Plaintiffs in today's suit include, among others:
Brian A., a nine-year-old boy who has been in foster care for four years, currently lives in an emergency shelter in Shelby County, where he has lived for the past seven months because DCS has failed to provide him with an appropriate placement. Brian waits indefinitely for a home, without any
social work plan or goal to get him out of foster care and into a permanent family. He is without necessary treatment, case worker services or appropriate schooling, in a grossly inappropriate and overcrowded facility meant for extremely short stays of under 30 days. He has little or no contact with any of his five siblings. Brian wants desperately to get out of the shelter and into a safe home, and to spend time with his brothers and sisters.

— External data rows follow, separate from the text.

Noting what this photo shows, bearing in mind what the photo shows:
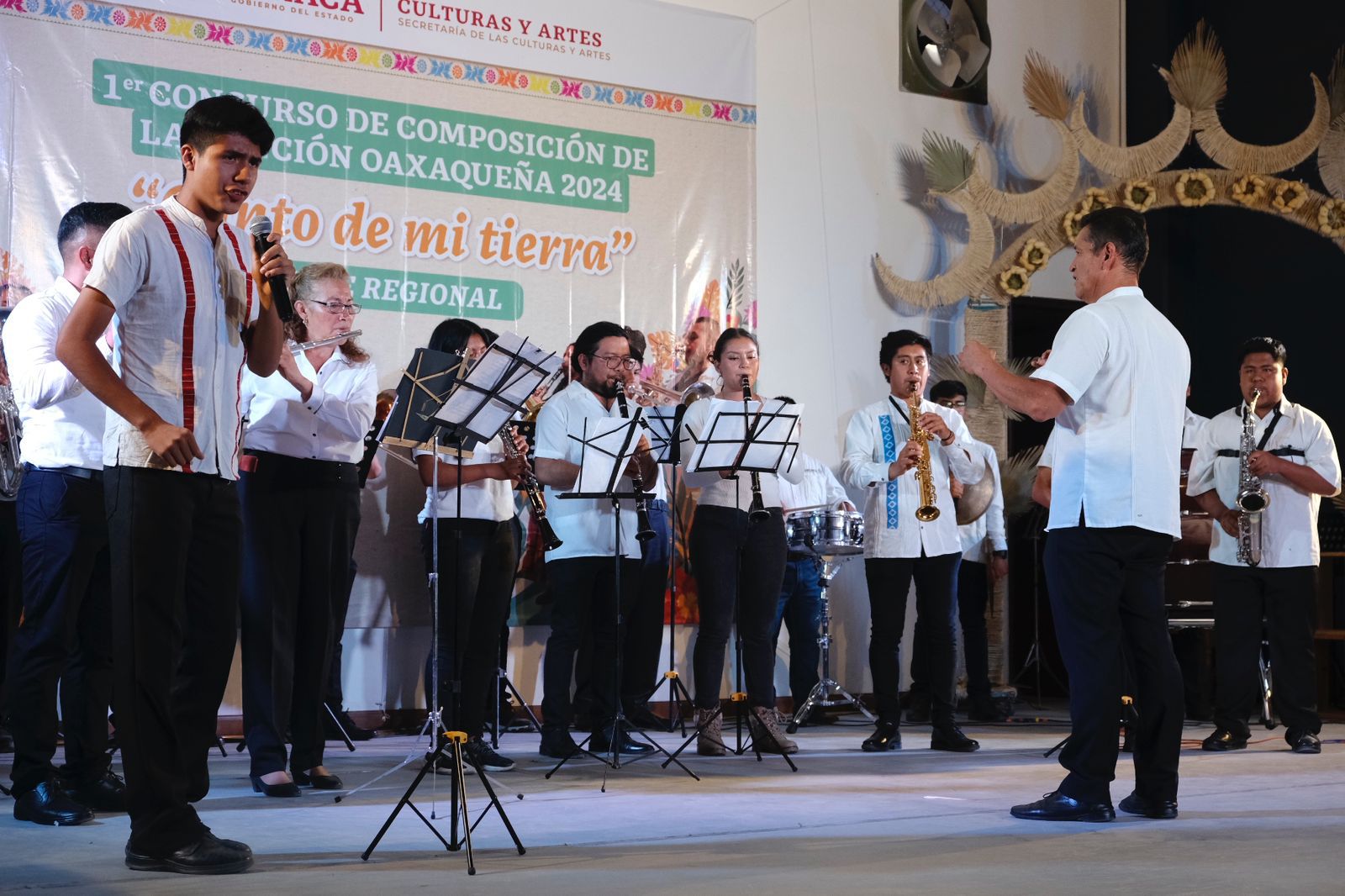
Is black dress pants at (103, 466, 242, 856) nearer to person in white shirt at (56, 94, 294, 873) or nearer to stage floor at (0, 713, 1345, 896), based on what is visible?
person in white shirt at (56, 94, 294, 873)

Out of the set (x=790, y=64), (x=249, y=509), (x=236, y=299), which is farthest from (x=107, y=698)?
(x=790, y=64)

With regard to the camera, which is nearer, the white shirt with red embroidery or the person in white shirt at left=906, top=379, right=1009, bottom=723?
the white shirt with red embroidery

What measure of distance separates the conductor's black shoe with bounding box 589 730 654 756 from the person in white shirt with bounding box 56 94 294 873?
8.08ft

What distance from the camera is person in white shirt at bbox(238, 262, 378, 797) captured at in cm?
471

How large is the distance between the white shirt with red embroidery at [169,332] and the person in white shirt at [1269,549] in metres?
4.74

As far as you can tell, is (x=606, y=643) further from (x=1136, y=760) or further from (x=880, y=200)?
(x=880, y=200)

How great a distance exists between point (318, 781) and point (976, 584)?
446 cm

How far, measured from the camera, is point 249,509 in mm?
4754


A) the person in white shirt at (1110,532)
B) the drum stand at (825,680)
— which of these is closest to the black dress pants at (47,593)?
the person in white shirt at (1110,532)

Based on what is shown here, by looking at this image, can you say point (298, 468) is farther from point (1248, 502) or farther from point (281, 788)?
point (1248, 502)

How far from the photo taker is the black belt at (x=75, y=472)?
165 inches

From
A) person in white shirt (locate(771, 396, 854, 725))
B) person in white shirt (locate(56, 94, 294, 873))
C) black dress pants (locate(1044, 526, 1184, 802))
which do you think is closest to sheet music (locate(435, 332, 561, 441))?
person in white shirt (locate(56, 94, 294, 873))

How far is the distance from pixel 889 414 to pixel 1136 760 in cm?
245

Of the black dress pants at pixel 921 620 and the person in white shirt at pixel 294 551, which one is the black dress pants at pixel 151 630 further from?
the black dress pants at pixel 921 620
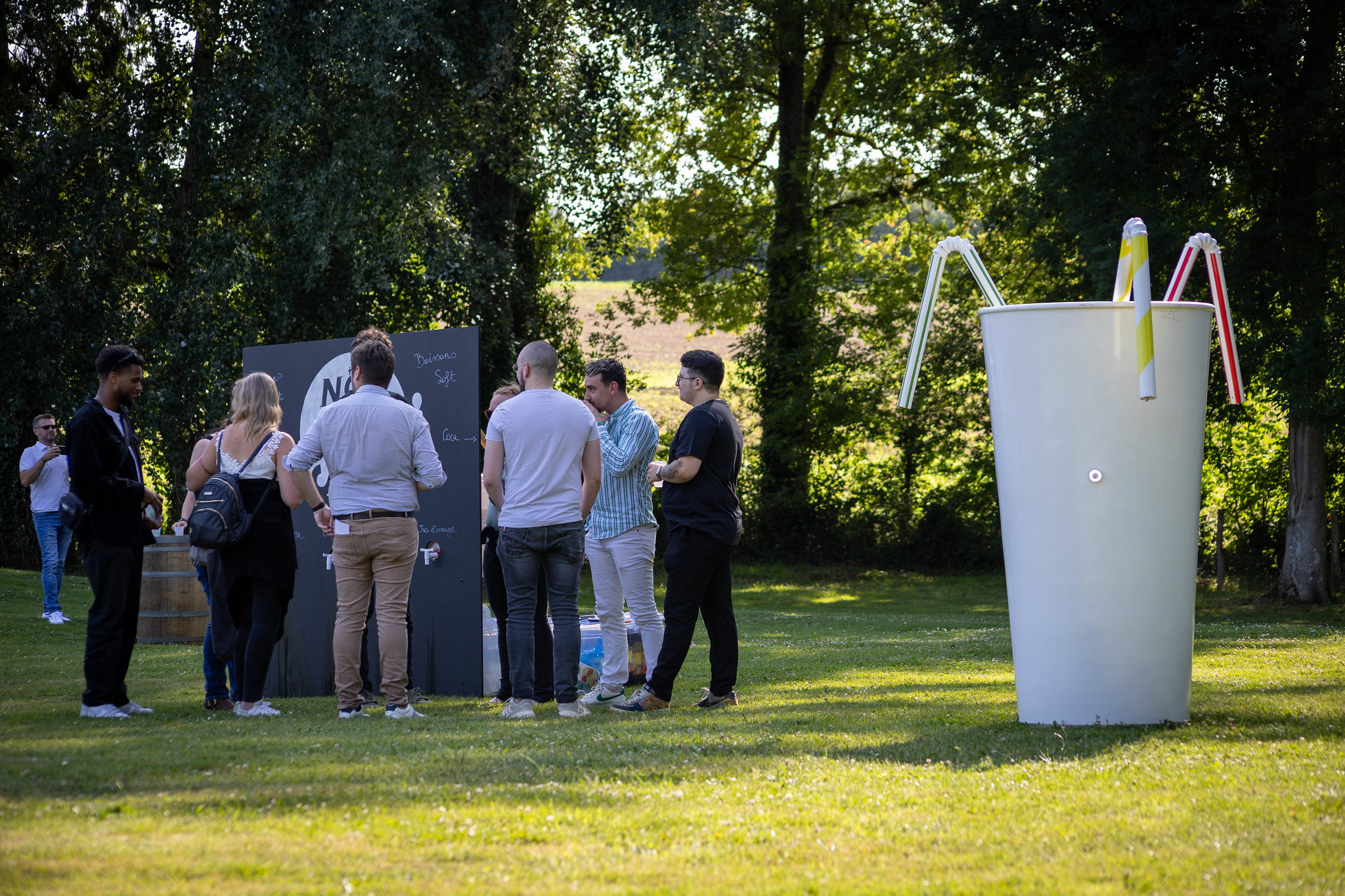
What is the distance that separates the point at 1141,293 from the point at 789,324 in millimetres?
20283

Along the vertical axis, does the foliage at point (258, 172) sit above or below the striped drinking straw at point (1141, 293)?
above

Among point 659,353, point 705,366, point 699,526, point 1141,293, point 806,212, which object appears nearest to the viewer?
point 1141,293

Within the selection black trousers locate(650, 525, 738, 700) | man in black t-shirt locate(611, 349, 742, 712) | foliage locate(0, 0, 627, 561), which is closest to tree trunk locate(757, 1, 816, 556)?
foliage locate(0, 0, 627, 561)

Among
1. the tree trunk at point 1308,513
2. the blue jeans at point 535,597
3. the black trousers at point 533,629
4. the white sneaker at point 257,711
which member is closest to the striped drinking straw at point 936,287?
the blue jeans at point 535,597

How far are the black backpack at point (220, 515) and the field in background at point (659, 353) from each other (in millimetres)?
7970

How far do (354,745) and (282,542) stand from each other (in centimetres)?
185

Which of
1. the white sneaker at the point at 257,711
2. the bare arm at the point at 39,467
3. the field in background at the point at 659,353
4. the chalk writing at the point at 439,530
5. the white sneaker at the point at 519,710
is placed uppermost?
the field in background at the point at 659,353

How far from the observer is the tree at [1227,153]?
15.0 m

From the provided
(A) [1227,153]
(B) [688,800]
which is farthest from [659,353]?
(B) [688,800]

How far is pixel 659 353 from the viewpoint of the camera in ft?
166

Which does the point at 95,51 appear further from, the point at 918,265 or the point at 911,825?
the point at 911,825

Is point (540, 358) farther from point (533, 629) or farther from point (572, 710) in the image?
point (572, 710)

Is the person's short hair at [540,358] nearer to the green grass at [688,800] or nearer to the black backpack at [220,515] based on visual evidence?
the black backpack at [220,515]

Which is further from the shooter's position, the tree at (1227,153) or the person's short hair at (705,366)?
the tree at (1227,153)
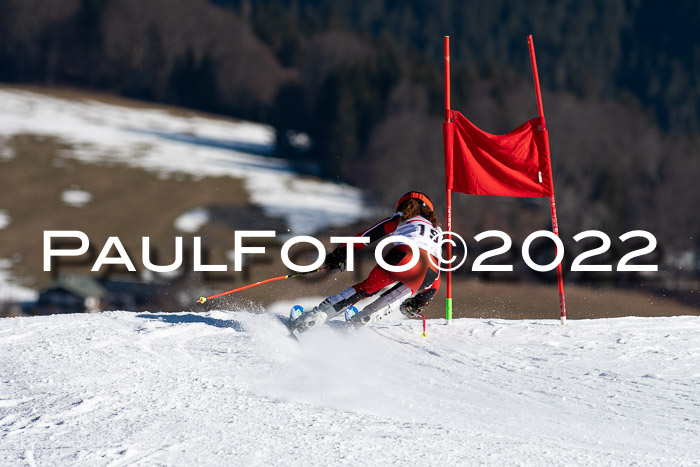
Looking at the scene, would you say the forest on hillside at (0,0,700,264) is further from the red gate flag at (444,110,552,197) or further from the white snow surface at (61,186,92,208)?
the red gate flag at (444,110,552,197)

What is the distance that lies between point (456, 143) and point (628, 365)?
3.10m

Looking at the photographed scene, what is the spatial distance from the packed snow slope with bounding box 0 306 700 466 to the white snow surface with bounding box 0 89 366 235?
35405 millimetres

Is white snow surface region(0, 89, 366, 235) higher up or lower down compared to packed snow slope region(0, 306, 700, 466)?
higher up

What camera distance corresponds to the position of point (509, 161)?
28.8ft

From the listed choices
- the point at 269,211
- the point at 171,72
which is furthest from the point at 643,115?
the point at 171,72

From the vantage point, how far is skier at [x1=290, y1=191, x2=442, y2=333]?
738cm

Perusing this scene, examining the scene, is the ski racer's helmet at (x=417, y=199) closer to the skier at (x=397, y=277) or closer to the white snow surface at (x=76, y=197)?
the skier at (x=397, y=277)

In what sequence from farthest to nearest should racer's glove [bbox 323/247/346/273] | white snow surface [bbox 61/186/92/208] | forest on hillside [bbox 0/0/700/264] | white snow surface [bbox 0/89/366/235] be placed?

Tracy B., is a 13- year-old girl who currently lives in a foster home in Coffee County. Her current home is her fifteenth foster care placement since she was taken into DCS custody in May 1999. At a DCS "staffing" in January 2000, DCS first determined that after thirteen placements and continued emotional and behavioral problems, Tracy should be placed in a specialized foster home. No such foster homes were or are available, so Tracy remains on a waiting list for an appropriate placement.
Jack and Charles C., are brothers who are ages 14 and 7, respectively. They are part of a
sibling group of 11 children from the same biological mother, all of whom were removed from her custody because of abuse and neglect stemming from her crack cocaine addiction and abuse. Jack lives in a group home in Shelby County, his twenty-third foster home as a result of DCS's failure to provide appropriate placements and services for him while in custody. Jack wants desperately to be adopted and recently wrote poems about being "tossed around" and "stepped on." Charles, who was addicted to cocaine at birth and placed into DCS custody, was returned to his mother briefly by DCS, without finding out if it was safe to do so, ingested his mother's drugs, and was left permanently brain damaged and physically and mentally handicapped. He currently lives in a therapeutic group home in Davidson County.

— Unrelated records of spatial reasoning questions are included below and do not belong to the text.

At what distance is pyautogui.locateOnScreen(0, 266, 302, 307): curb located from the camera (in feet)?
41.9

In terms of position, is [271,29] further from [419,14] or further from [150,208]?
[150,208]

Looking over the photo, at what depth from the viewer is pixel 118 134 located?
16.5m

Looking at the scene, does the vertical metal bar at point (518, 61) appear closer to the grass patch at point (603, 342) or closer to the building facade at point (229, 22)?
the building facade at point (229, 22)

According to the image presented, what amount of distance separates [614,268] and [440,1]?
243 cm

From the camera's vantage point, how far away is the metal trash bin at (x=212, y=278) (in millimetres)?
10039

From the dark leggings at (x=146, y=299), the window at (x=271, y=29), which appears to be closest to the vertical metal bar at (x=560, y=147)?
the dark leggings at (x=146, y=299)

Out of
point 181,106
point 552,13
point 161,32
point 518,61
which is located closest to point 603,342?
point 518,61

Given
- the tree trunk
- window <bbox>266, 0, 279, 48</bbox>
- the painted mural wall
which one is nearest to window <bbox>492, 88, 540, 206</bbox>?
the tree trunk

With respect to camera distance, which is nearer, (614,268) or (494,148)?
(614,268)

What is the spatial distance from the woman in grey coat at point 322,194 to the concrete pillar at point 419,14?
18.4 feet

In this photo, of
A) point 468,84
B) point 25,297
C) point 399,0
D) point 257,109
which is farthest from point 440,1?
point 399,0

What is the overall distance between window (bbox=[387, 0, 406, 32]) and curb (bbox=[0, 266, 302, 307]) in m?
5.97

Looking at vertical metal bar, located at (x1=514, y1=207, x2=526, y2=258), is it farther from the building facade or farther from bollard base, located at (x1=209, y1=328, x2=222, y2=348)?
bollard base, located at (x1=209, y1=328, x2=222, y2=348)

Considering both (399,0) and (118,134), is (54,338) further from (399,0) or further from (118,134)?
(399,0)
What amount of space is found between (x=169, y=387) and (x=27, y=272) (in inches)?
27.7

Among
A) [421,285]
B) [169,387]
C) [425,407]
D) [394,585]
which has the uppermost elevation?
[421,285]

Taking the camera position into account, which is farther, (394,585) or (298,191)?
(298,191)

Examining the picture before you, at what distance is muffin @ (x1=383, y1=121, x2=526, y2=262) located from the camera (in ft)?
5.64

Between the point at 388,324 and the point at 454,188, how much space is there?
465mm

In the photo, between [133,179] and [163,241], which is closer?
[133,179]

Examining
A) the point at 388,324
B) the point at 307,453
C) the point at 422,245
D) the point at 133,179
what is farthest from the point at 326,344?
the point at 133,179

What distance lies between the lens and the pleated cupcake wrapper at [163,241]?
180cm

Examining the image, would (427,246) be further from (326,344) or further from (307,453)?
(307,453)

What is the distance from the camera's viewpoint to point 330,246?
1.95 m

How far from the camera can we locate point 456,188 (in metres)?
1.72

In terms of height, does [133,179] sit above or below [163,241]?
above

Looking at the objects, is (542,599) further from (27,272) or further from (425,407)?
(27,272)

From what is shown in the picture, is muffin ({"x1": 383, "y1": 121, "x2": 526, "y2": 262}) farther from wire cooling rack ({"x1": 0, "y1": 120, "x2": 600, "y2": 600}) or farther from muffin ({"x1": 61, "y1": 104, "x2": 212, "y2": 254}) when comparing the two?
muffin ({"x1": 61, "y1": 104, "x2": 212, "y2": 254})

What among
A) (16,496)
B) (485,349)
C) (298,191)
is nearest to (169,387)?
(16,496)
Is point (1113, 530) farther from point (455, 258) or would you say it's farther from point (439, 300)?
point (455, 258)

Amy D., is a 16-year-old girl from East Tennessee who currently lives in a specialized facility in Knox County. Since entering DCS custody in 1997, Amy has been in and out of fourteen foster care placements because DCS failed to provide an appropriate assessment of her needs when she entered custody and has failed to provide appropriate placements and services to address her serious emotional problems. Amy is an intelligent girl but is poorly prepared to take care of herself once she reaches 18 and is discharged from DCS custody.
Children's Rights works throughout the United States in partnership with national and local experts, advocates and government officials to document the needs of children in the care of child welfare systems. Children's Rights helps develop realistic solutions and, where necessary, uses the power of litigation to ensure that reform takes place.